**Tugas yang Diminta:**
a) Sebutkan semua negara yang disebut dalam teks tentang jilbab.
b) Tulis ulang teks tentang jilbab, mulai dari kalimat yang memuat "Tak ada masalah" dan berhenti setelah "memakai jilbab. (4).". Ganti "institusi" dengan "lembaga".

Berbagai media di luar dan juga di Indonesia menggunakan judul yang berbeda. Namun sama isinya.

Wanita di Arab Saudi kini tak lagi harus memakai jilbab di ruang publik. Di jalan- jalan, di kota Arab Saudi, semakin banyak wanita yang menunjukkan potongan rambutnya.

Rambut wanita yang acap terlihat, dan kini trend di ruang publik di Arab Saudi adalah rambut pendek. Atau populernya ini disebut gaya rambut pBoy Cut. (1)

Dari berita itu dapat kita ketahui, yang mendukung wanita tak lagi wajib memakai jilbab di Arab Saudi tak hanya “Raja De Facto” Mohammed Bin Salman (MBS).

Tapi jauh hari sebelumnya, Media Maroko, di tahun 2016, juga menurunkan berita Ulama Besar Arab Saudi. Saya terjemahkan secara bebas berita fatwa ulama itu.

“- Sebuah fatwa baru yang tak mewajibkan pemakaian jilbab telah dikeluarkan minggu lalu oleh seorang ulama Saudi. 

Sang Ulama mengatakan bahwa “Islam tidak mewajibkan wanita untuk memakai jilbab.” Ulama itu juga menambahkan bahwa wanita dapat merias wajah, mengambil gambar untuk diri mereka sendiri dan mempostingnya di jaringan media sosial. 

 Fatwa tersebut dikeluarkan oleh mantan kepala Komisi untuk Promosi Kebajikan dan Pencegahan Kejahatan di Makkah, Ahmed bin Qassim al-Ghamidi. (2)

-000-

Bagaimanakah efek kondisi mutakhir di Arab Saudi bagi kaum muslimah di Indonesia?

Data dari BPS yang dikutip Jawa Pos (21/3/2019) sekitar 47 persen muslimah Indonesia kini menggunakan jilbab. Dengan kata lain, satu dari dua muslimah Indonesia menggunakan jilbab. (3)

Tak ada masalah dengan data itu sejauh menggunakan jilbab atau tidak sepenuhnya ditentukan oleh kesadaran pribadi. 

Yang menjadi masalah, jika ada institusi yang tak hanya mewajibkan muslimah memakai jilbab. Bahkan yang bukan muslimah pun diharuskan memakai jilbab. (4).

**Cuplikan Data:**
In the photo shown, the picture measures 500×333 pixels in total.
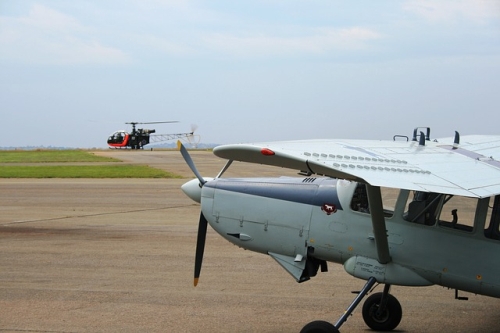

**Daftar Jawaban:**
a) Indonesia, Arab Saudi, Maroko

b)
Tak ada masalah dengan data itu sejauh menggunakan jilbab atau tidak sepenuhnya ditentukan oleh kesadaran pribadi. 

Yang menjadi masalah, jika ada lembaga yang tak hanya mewajibkan muslimah memakai jilbab. Bahkan yang bukan muslimah pun diharuskan memakai jilbab. (4).